The Greatest Showman creates an “us versus them” narrative in which Barnum believes he is an outcast, yet never thinks to factor in the able-bodied privilege that’s allowed him to profit off other people’s differences. Barnum’s role as the “greatest showman,” an inventor who creates things, leaves him in an unnamed third tier; he’s not the disabled “us” of his oddities nor is he the “them” of the wealthy. He’s flits between and experiences both worlds while carving out a universe of his own. Once Barnum loses the respect of the rich, the film transitions the “us versus them” narrative to explore how Barnum has turned against himself. He’s never condemned for belittling and humiliating his oddities. In fact it is the people he’s exploited who galvanize him to accept who he is.
The “This is Me” message, presented in the film’s heavily marketed theme song, only truly applies to able-bodied people and is interpreted as finding happiness with one’s self. Barnum succeeds by accepting his skills, finding a product, and effectively marketing it. In the context of Barnum’s performers, the performance of “This is Me” acts as a rallying cry for self-acceptance—“I’m not scared to be seen / I make no apologies / This is me”—yet isn’t applied to Barnum’s treatment of them. Instead it is juxtaposed with scenes of screaming masses who pay money to stare. Barnum tells Stratton if people are going to stare, he might as well get paid and this mentality is never properly contextualized or proven wrong, especially with multiple scenes of happy audiences smiling and singing along while simultaneously gawping at these “oddities.” The group wants acceptance from society, not from the man making money off them who, in the previous scene, also humiliated them. The message falls flat because it isn’t being applied to the disabled characters but to the able-bodied audience.

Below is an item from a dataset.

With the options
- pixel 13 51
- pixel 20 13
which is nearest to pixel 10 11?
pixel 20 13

Really, no one expected The Greatest Showman to break the mold in terms of accurately representing Barnum or the disabled community. However, the screenwriters’ manipulations in softening Barnum for an able-bodied audience feels particularly scummy, a tacit awareness of what people will and won’t tolerate. The lack of disabled characters given time within the narrative and the film’s peppy “accept yourself” mentality only work for those who aren’t disabled in the audience. Acceptance comes from the masses, and until Hollywood is ready to accurately represent those with different abilities, “this is me” is nothing but an empty promise knitted on a sampler.